Find the line containing "When looking at", then print it and each following line through the end of the records, exactly and with nothing added; leave out any pictures.

>> Start

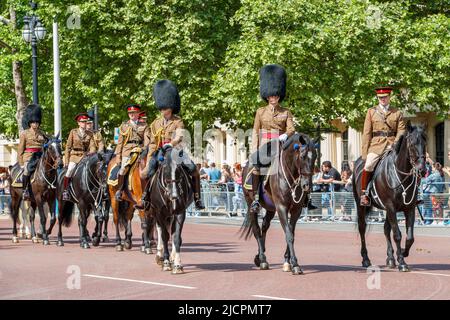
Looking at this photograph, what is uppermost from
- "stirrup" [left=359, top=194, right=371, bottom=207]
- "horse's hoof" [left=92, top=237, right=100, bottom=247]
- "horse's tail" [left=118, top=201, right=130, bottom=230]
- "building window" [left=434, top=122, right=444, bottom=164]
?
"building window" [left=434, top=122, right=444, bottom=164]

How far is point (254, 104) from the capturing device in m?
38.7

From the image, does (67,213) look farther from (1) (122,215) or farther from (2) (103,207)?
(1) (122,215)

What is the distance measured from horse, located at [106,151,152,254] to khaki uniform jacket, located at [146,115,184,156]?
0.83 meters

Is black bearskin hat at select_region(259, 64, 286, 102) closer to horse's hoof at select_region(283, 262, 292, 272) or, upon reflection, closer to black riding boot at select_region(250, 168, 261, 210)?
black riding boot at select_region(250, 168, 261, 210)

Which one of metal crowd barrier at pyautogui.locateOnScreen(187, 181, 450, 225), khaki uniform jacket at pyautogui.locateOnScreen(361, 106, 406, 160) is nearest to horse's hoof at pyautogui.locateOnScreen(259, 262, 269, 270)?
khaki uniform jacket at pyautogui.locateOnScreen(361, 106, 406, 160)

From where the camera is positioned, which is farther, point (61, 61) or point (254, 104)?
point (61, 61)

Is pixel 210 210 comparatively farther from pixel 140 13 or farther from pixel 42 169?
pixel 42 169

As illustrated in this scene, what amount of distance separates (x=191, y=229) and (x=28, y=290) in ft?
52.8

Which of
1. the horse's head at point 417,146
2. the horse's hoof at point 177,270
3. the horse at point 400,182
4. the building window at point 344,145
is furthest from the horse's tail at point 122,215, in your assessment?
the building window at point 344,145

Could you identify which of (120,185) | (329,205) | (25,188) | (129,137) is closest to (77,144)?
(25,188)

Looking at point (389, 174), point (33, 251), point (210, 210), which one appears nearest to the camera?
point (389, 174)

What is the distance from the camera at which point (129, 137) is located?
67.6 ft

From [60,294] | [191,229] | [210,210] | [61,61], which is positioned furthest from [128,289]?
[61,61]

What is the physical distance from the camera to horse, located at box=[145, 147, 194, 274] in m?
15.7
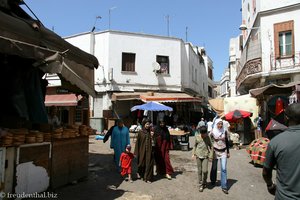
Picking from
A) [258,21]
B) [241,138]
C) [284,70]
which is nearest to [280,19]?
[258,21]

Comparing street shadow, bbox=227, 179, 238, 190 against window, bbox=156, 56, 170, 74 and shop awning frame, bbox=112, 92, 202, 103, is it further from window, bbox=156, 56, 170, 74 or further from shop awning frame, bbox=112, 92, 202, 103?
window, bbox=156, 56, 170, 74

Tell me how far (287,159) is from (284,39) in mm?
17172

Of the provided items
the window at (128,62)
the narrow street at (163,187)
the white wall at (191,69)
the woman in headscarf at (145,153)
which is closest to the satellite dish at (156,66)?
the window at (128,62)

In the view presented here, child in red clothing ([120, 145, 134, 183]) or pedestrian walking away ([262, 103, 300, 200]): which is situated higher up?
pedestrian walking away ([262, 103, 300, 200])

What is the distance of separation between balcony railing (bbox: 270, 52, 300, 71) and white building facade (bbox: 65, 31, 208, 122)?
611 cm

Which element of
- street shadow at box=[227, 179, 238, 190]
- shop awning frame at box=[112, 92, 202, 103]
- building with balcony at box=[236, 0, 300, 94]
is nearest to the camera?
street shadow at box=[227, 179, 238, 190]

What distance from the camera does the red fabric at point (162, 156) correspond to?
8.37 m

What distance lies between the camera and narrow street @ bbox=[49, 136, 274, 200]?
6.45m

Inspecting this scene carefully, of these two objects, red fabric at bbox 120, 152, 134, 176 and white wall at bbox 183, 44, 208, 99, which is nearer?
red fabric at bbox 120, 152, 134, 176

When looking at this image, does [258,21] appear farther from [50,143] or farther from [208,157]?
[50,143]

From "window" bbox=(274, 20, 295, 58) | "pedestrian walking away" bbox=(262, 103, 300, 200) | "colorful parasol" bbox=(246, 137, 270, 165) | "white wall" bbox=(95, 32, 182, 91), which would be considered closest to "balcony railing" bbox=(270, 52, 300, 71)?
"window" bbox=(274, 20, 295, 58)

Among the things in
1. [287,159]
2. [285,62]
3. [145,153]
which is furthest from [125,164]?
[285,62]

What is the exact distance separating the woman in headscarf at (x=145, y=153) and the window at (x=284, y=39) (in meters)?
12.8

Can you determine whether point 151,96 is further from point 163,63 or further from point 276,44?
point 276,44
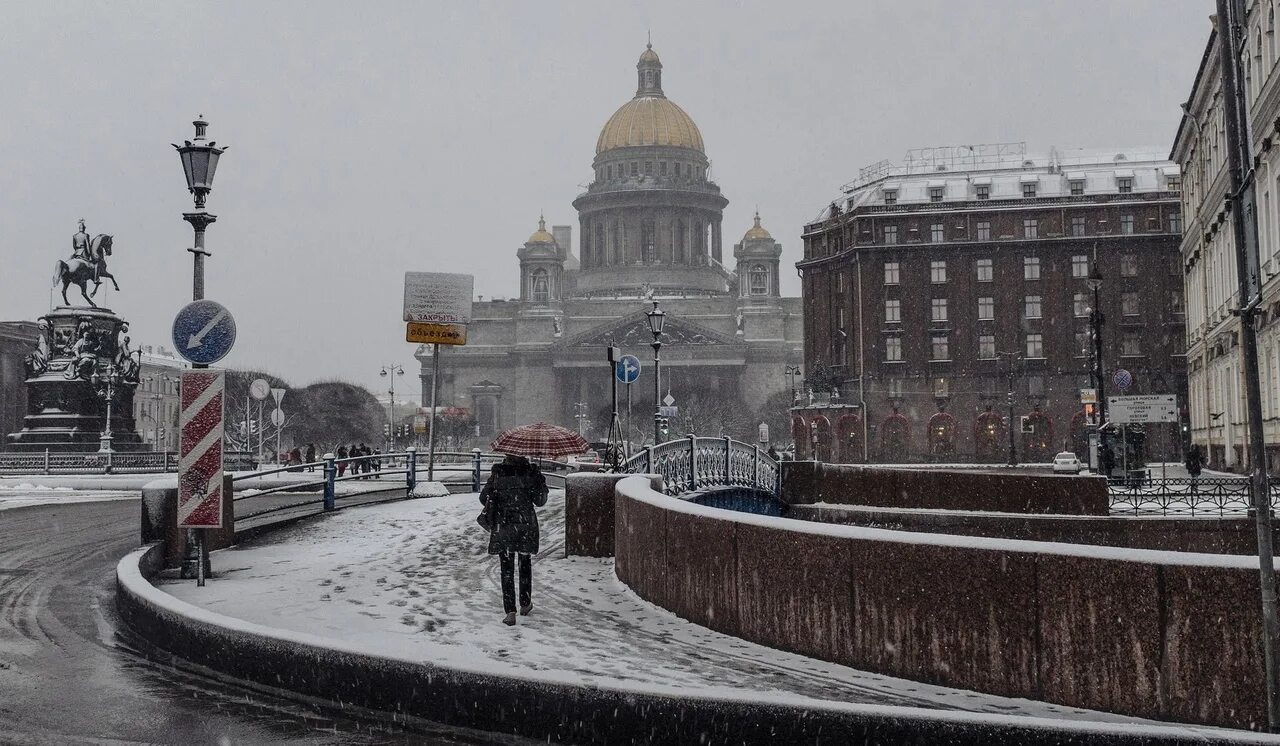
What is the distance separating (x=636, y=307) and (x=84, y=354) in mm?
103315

>> End

Task solution >>
When looking at this image, does [258,21] appear farther from [50,143] or farther from [208,157]?
[50,143]

From "window" bbox=(274, 20, 295, 58) | "pedestrian walking away" bbox=(262, 103, 300, 200) | "colorful parasol" bbox=(246, 137, 270, 165) | "white wall" bbox=(95, 32, 182, 91), which would be considered closest to "balcony railing" bbox=(270, 52, 300, 71)?
"window" bbox=(274, 20, 295, 58)

Among the things in
1. [287,159]
2. [285,62]
3. [145,153]
which is furthest from [125,164]?
[285,62]

What is the exact distance separating the woman in headscarf at (x=145, y=153) and the window at (x=284, y=39) (in meters)?
12.8

Can you determine whether point 151,96 is further from point 163,63 or further from point 276,44?
point 276,44
What is the distance separating (x=636, y=307) and (x=84, y=354) in mm?
103315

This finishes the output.